The secret to acquiring and retaining users is simple: understand their value.
Knowing the value of your users helps you measure marketing efforts, forecast revenue goals, and even helps you determine what monetization model is best for your app.
Average Revenue Per User (ARPU) helps you do just that.
What is Average Revenue Per User (ARPU)?
Now that we know what ARPU stands for, let’s dive into its definition. Average Revenue Per User is the total revenue your app generates averaged across all users. This doesn’t mean that every single user contributes this amount, but the average accounts for outliers.
Some people brush off ARPU as a vanity metric, but the functional benefits of measuring tangible revenue from the average user is a metric that impacts the bottom line. ARPU is not a GAAP metric but there is a generally accepted process for calculating.
How to Calculate Average Revenue Per User
ARPU formula:
ARPU = Total Revenue Generated During Period / Number of Users During Same Period
For example, let’s say you generated $500 in revenue last month and had 1,000 active users. Your average revenue per user would be $0.05.
The time period you measure should be based on how often people use your app.
The most common time period when calculating Average Revenue Per User for a mobile app is monthly, especially with a monthly subscription app. Some examples of mobile apps that would calculate a monthly ARPU include media/streaming apps, food delivery apps, and ecommerce apps.
However, apps where user activity is more sporadic, such as travel or rideshare apps, would likely benefit from calculating a quarterly or annual ARPU.
You may now be asking, should I include my freemium users into this calculation? Free tier users should definitely be included in the ARPU calculation as it helps monitor the sustainability of your freemium model. In other words, are your premium users bringing in enough revenue to cover expenses incurred from free users?
If you narrow your calculation to include paid users only, some refer to this as ARPPU or Average Revenue Per Paying User.
What is a Good ARPU?
The benchmark for an active user is around $0.04 per month.¹
Take this Colombia Phone Numbers List with a grain of salt as the standard for ARPU fluctuates depending on location, industry, and pricing model.

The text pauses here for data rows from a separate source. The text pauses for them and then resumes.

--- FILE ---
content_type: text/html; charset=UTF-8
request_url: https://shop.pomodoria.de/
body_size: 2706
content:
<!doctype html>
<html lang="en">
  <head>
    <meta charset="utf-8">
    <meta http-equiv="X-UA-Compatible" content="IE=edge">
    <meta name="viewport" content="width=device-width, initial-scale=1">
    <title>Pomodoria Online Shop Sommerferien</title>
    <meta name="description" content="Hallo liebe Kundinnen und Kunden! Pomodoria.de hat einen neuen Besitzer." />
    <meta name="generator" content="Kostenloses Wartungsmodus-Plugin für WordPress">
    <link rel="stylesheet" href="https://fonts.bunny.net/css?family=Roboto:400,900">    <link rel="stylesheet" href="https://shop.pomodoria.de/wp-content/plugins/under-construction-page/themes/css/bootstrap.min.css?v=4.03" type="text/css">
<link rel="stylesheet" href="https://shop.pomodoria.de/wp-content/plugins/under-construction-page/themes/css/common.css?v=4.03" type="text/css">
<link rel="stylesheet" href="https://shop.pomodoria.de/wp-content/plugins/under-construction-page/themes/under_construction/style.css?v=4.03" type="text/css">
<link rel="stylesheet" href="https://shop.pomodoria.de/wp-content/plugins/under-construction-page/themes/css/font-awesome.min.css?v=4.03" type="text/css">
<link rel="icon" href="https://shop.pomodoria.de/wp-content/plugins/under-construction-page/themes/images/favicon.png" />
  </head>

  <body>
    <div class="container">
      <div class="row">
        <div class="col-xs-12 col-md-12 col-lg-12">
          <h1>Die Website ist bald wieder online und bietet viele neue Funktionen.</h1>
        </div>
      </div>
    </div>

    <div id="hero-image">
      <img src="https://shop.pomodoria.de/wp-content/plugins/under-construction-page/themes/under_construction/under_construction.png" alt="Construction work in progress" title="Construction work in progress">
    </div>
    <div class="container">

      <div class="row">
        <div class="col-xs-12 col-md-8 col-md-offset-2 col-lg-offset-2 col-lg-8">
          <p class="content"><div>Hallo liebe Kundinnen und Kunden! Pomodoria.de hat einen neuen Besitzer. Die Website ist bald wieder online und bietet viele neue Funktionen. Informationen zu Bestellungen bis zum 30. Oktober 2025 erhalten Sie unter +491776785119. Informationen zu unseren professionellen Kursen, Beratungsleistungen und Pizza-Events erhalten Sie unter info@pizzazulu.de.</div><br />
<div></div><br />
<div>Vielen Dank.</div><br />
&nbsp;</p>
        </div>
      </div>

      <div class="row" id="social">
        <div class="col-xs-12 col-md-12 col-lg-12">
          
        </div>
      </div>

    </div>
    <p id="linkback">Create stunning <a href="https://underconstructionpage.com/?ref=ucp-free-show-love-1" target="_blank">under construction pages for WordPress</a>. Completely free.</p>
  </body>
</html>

Like most KPIs, keep your ARPU tracking upward. Lower ARPU means you need more customers to stay afloat.
Downward trends are ok as long as your overall business revenue is increasing — like if customers are upgrading from monthly to annual subscriptions.
Why Track ARPU?
Calculating and regularly measuring your ARPU helps you:
1. Track month-to-month (or whatever time period you choose) performance of your paying users
ARPU is most commonly measured on a month-over-month basis, but it can be measured daily, weekly, quarterly, annually, or really any time period, depending on the business model. Setting company-wide goals and objectives to increase this metric paired with full transparency into performance can boost the business into higher realms of success and profitability.
2. Compare your revenue against competitors
Understanding how your ARPU compares within the competitive landscape can help you gain insights into your pricing model. Understanding how your competitors are monetizing their users can be informative regarding the sustainability of their business.
For example, if your top competitor is spending more on customer acquisition than they are making back in ARPU, you can be more comfortable in your business model, knowing theirs is unsustainable.
3. Identify your best customer acquisition channels
Measuring and segmenting your ARPU based on channel can help identify your most effective customer acquisition costs and allow you to invest more heavily in them. This will also help identify the channels that are least profitable, and therefore should be divested.
4. Understand which monetization models and plans your users prefer
Analyzing and understanding which offer, subscription plan, or price converts the most users can lead you to simplify your monetization strategy and increase ARPU. This is where A/B testing comes in.
Split testing your pricing models can show where a simple change in price can boost sales significantly. In conjunction with your analysis of a competitor’s ARPU, customer acquisition cost, pricing, and more, you can determine if you are leaving money on the table in your monetization.
5. Forecast revenue growth month over month
Measuring your ARPU consistently (like month over month) can help predict your monthly recurring revenue (MRR). If you know your current ARPU, and have grown users at a steady rate, you will be able to accurately forecast your revenue growth.